If Zack thinks making a gay porn film with his best friend is disturbing, he is absolutely horrified when Larry proposes they “rehearse” for the film so they won’t be nervous in front of the director. As the they fumble their way through a checklist of sexual positions and acts, Zack finds himself seeing Larry in an entirely new light—a very sexy new light, and possibly a romantic one, as well. But does Larry feel the same? Or is this all for easy money?
Eli's Review:
This was my first Jamie Fessenden story and I loved it. I'm kind of a sucker for a gay-for-you storyline (when it's well done) and this one is super cute and sort of a double gfy since initially both characters are supposedly straight. There's something very sexy about young guys experimenting and testing out their sexuality. Larry and Zach two college age guys who 'practice' sex together in preparation for doing some gay-for-pay porn--and find out that maybe their relationship as best friends could turn into something more. The sex scenes are fresh and 'real', the characters are funny, and the relationship is sweet. What more could you want?
"The Christmas Wager"
Blurb:
To discharge a debt to his friend, Andrew Nash, Lord Thomas Barrington returns to the family estate he fled six years earlier after refusing to marry the woman his father had chosen. To Thomas's dismay, Barrington Hall is no longer the joyful home he remembers from his childhood, and his young niece has no idea what Christmas is.

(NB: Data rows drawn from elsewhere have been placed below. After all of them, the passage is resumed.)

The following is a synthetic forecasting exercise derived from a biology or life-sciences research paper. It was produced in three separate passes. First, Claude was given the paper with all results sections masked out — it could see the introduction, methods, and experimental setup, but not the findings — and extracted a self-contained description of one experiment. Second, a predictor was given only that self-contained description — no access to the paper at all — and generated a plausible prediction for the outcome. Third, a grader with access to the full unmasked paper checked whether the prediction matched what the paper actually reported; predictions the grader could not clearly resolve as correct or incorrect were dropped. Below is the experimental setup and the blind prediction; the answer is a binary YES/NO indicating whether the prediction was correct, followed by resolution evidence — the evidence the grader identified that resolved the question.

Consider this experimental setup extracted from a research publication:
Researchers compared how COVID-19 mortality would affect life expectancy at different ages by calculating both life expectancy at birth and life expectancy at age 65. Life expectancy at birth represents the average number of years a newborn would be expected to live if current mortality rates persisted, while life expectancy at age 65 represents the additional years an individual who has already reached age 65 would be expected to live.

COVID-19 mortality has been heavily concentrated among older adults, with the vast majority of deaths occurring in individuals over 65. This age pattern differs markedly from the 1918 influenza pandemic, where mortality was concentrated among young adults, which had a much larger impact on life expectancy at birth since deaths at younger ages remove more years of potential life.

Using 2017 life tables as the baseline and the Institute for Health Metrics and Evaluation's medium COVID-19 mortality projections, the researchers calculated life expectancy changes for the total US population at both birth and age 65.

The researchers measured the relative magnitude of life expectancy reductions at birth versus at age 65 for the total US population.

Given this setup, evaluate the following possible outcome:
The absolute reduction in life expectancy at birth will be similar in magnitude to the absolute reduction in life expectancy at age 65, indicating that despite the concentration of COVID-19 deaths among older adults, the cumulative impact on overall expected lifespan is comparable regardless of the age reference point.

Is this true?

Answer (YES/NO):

Determined to bring Christmas back to the gloomy estate, Thomas must confront his tyrannical father, salvage a brother lost in his own misery, and attempt to fight off his father’s machinations. As the holidays near, Thomas and Andrew begin to realize they are more than merely close friends... and those feelings are not only a threat to their social positions but, in Victorian England, to their lives as well
Eli's Review:
I have this strange dichotomy in romance. When I read het romance I adore regencies. But when I read m/m (which is the bulk of what I read) I prefer contemporaries. Of course, a romance set in regency England between and man and a woman is a much different beast than a romance in the same era with two men. Homosexuality was illegal and regarded as a terrible perversion. That's not necessarily the sort of angst I want to deal with while enjoying a sexy romantic romp.
But Jamie Fessenden makes it work in The Christmas Wager. It's a well-written story that has a lot of the things I love about regencies:
* It's Christmas in a great country house featuring boughs of evergreens, a Christmas dance, dozens of Christmas trees, and a Yule log. * The romance is between a Lord's second, estranged son and a wealthy-but-not-titled young friend. * It has lovely British characters -- jolly and loyal servants, the workaholic brother, the brother's dead wife and neglected child, the belligerent father who walks around with his shotgun and his hounds, the lady of the manor who is externally placid but secretly wise, etc. * One MC is resisting his long-time desire for the other MC; that MC is clueless. * Hunky male MC(s). * Bathtub scenes, adjoining rooms, sex. Say no more.
The author doesn't shy away from the realities of being gay in this era at all. But the romance still works out in the end and the angst, guilt, and shame levels are never so strong that they overpower the cozy pleasure of the read.